New members who are not current members of the Policy Committee are: Dr. Peter Basch; a healthcare practitioner, Dr. A. John Blair, a practitioner; Marianna Bledsoe, the National Institutes for Health; Joyce DuBow, AARP; Justine Handelman, Blue Cross Blue Shield; John Houston, University of Pittsburgh Medical Center; Terri Shaw, Children’s Partnership; and Paul Uhrig, SureScripts. Jodi Daniel and Sarah Wattenberg will represent the Office of the National Coordinator for Health IT on the workgroup.

"ONC names privacy, security workgroup members," Government Health IT (December 8, 2009).

HIT Standards Committee endorses privacy and security standards

On September 15, 2009, the HIT Standards Committee endorsed a set of privacy and security standards for electronic health record systems. 
These standards will be recommended to Dr.

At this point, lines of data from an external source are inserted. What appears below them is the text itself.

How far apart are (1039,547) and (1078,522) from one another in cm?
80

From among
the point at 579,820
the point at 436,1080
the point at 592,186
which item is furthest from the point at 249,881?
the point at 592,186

David Blumenthal, the National Coordinator for Health Information Technology, as a basis for establishing the privacy and security criteria for, inter alia, "certified EHR technology" as defined under the HITECH Act.  Eligible healthcare providers must meet the criteria for "meaningful use" of "certified EHR technology" in order to qualify for significant incentives available under the HITECH Act.

The committee’s Privacy and Security Workgroup included access control, authentication, authorization and transmission of health data among the requirements that electronic health record systems must include by 2011 in order to meet the definition of "certified EHR technology."   Specifically for 2011, the Standards Committee approved the Workgroup's recommendation to require certified products to provide the capabilities necessary to support the HIPAA and ARRA security and privacy requirements and best practices for “meaningful use.”  The endorsed privacy and security standards will become more rigorous in 2013 and 2015.

You can find the spreadsheet of endorsed privacy and security standards here.

You can also view the presentation from the Workgroup here.

"Federal panel okays EHR security, privacy standards," Government Health IT (September 15, 2009).